Bharatinder Singh

Personal information
- Full name: Bharatinder Singh Cheema
- Nationality: Indian
- Born: 23 October 1988 (age 37) Haryana, India
- Height: 1.89 m (6 ft 2+1⁄2 in)
- Weight: 100 kg (220 lb)

Sport
- Country: India
- Sport: Track and field
- Event: Decathlon
- Team: Haryana
- Now coaching: Ranjeet Randhawa

Achievements and titles
- Personal best(s): outdoor: 7658 pts (12 June 2011, Indian record)

= Bharatinder Singh =

Indian decathlete

Bharatinder Singh (born 23 October 1988) is an Indian track and field athlete from Haryana who specializes in decathlon.
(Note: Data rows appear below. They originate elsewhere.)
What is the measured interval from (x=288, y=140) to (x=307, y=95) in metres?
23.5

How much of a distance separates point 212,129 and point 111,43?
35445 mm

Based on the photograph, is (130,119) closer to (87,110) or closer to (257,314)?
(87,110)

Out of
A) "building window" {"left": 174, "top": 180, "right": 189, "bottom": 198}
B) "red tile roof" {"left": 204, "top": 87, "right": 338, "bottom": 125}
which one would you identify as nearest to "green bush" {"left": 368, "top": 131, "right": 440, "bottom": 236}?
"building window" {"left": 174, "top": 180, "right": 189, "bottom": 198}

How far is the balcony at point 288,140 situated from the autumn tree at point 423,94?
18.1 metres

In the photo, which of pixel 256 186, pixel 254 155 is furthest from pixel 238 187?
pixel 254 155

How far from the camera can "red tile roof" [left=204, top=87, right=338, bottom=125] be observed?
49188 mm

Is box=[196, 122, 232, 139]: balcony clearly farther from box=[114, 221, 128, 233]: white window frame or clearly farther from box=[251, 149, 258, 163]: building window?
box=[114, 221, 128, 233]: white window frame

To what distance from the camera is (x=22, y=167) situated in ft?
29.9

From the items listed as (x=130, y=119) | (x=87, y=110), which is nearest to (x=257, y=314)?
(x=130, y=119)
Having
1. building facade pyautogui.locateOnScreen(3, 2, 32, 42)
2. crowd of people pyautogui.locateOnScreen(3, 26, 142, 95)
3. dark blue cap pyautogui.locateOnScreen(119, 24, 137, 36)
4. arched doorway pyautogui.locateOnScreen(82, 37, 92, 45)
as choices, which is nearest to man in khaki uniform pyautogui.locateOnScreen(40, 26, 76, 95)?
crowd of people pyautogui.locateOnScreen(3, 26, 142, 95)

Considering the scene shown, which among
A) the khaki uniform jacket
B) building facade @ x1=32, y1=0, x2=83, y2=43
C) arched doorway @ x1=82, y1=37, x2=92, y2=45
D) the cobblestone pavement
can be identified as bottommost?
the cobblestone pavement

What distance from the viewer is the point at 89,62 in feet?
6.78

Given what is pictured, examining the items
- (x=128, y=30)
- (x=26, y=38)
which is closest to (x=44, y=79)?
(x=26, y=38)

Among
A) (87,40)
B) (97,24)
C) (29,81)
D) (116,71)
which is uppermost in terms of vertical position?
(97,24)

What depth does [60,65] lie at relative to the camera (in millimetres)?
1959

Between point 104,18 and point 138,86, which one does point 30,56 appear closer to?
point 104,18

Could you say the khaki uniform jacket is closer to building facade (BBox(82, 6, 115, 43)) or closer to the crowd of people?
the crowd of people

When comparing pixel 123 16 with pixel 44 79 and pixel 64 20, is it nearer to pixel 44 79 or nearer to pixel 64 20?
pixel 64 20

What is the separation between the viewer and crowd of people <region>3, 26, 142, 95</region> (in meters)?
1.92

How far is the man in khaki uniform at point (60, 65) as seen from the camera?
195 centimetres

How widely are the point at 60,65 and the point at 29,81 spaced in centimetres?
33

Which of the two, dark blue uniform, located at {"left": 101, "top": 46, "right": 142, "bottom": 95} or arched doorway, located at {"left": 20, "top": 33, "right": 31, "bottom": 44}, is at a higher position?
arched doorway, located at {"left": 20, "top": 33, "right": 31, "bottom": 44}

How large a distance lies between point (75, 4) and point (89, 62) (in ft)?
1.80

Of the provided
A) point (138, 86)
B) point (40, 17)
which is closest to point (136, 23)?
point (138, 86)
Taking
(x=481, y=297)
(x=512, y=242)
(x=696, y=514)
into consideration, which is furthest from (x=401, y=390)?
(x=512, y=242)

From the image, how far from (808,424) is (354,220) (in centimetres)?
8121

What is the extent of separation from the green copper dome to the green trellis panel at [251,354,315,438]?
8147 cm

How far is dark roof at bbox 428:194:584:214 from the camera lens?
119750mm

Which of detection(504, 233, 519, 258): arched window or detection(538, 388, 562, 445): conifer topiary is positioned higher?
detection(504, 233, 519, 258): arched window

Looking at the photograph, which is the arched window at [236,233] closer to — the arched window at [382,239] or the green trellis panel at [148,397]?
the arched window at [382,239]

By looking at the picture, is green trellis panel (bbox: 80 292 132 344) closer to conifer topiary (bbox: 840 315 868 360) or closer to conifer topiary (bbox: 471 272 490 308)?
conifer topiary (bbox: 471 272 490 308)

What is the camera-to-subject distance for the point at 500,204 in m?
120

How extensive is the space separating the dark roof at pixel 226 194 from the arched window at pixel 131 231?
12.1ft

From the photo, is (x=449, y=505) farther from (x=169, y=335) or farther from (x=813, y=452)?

Bharatinder set the Indian National record of 7,658 points during the 51st National Senior Inter-State Athletics Championship held in Bangalore on 12 June 2011. He broke Jora Singh's previous mark of 7,502 points, registered in New Delhi in August 2006.

In 2014, he received the Bhim Award, the highest award for sports in Haryana.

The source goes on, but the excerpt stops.